The Covert Art of the Awakening Question
Friendship is the relational field, but real friendship cannot remain spiritually inert. Jesus was the most deeply relational person to walk the earth, yet He was also the most unsettling.
Scholars have noted that Jesus asked 307 unique questions in the Gospels. He was asked 183 questions by others, yet He directly answered only three. Jesus was not an Answer Man running a transactional info-desk; He was the Great Questioner.
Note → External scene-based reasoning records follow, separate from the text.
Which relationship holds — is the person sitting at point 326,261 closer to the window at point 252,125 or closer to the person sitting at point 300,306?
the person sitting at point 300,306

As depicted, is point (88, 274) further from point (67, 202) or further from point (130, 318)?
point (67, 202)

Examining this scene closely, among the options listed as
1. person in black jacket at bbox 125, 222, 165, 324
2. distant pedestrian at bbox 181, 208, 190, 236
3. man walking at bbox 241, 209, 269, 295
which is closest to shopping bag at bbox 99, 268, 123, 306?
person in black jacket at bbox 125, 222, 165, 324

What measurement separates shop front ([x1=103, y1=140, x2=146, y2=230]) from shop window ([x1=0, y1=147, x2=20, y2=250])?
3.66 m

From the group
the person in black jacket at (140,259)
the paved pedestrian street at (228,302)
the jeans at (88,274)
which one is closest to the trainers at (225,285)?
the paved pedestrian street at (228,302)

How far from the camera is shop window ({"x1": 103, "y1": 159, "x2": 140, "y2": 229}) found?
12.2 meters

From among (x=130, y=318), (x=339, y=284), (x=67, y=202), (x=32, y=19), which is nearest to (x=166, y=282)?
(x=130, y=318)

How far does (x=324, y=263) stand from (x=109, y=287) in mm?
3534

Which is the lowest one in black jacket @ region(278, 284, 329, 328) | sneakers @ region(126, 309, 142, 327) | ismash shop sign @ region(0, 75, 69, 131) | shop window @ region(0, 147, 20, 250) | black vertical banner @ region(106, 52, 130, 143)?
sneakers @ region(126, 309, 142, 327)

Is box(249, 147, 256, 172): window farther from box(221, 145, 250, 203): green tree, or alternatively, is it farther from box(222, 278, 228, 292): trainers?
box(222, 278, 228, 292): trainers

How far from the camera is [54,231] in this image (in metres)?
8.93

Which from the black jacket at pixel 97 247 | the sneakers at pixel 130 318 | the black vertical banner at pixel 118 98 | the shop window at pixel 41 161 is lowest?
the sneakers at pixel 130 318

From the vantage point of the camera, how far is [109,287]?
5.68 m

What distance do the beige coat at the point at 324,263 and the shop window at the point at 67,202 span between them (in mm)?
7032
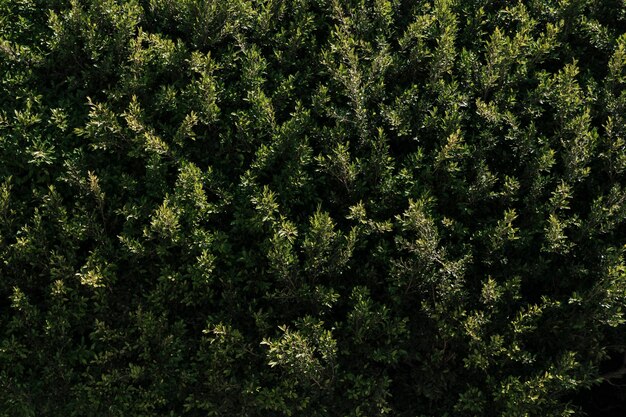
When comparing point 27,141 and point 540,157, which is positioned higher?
point 540,157

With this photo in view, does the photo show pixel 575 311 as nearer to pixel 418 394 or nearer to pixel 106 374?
pixel 418 394

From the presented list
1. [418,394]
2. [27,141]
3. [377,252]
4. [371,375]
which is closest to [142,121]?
[27,141]

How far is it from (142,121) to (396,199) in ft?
5.59

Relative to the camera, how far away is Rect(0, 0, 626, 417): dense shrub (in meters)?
4.31

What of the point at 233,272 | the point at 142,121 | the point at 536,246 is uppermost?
the point at 142,121

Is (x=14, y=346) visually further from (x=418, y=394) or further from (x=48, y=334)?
(x=418, y=394)

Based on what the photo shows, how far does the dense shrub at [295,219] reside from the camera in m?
4.31

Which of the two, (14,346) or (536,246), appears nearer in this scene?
(14,346)

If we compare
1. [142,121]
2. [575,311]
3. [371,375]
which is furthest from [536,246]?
[142,121]

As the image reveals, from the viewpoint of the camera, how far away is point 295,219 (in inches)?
177

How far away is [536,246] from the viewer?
454cm

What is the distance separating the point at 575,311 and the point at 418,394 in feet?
3.71

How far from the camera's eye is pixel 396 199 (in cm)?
449

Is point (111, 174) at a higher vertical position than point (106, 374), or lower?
higher
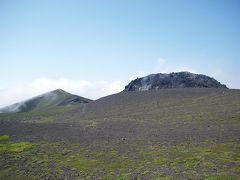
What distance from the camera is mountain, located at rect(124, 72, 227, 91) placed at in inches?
6334

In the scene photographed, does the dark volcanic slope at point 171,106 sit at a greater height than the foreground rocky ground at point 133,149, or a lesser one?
greater

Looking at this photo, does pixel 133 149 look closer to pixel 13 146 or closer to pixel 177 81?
pixel 13 146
He deployed questions to strip away self-deception and bring people into a raw encounter with their own souls.
- "What are you looking for?" (John 1:38)
- "Who do you say that I am?" (Matthew 16:15)
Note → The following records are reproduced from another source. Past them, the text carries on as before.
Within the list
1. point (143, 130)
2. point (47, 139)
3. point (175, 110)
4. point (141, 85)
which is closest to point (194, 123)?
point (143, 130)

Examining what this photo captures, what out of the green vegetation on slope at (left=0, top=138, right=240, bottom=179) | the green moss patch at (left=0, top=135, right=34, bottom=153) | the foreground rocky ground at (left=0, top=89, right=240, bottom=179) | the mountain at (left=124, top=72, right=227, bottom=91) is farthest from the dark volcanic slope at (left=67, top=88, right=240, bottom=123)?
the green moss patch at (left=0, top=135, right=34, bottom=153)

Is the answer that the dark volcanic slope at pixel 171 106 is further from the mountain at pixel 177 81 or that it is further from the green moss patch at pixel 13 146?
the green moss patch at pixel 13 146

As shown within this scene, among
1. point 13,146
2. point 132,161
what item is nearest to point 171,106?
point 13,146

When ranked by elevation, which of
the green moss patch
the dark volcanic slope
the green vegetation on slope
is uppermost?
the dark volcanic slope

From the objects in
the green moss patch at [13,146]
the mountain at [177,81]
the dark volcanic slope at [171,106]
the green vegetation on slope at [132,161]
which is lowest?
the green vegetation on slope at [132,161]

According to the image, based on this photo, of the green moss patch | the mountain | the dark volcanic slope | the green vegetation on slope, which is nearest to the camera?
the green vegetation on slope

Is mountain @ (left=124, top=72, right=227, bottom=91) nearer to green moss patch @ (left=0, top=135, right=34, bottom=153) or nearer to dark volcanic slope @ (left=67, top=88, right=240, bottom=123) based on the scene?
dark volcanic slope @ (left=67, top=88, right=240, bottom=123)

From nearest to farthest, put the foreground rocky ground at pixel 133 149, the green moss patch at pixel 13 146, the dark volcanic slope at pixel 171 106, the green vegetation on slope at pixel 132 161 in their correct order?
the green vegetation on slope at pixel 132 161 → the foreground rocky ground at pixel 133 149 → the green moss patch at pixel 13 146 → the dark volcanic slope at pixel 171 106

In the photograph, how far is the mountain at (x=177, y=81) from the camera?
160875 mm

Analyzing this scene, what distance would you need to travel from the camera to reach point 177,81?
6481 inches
- "Do you want to get well?" (John 5:6)
Following this blueprint means reclaiming the lost art of real friendship—moving away from surface-level connections and practicing the well-timed, intentional question.
When we ask questions like the classic diagnostic checks from Evangelism Explosion—asking someone what they would say if they stood before God and had to articulate their basis of standing—we bypass external moral performance. We expose the truth that human behavior can never act as currency to buy a transaction that requires divine grace as a pure gift (Ephesians 2:8-9).
Apologetics is the armor, but friendship is the hand that carries it. We are not called to be the destination; we are simply called to be the introduction.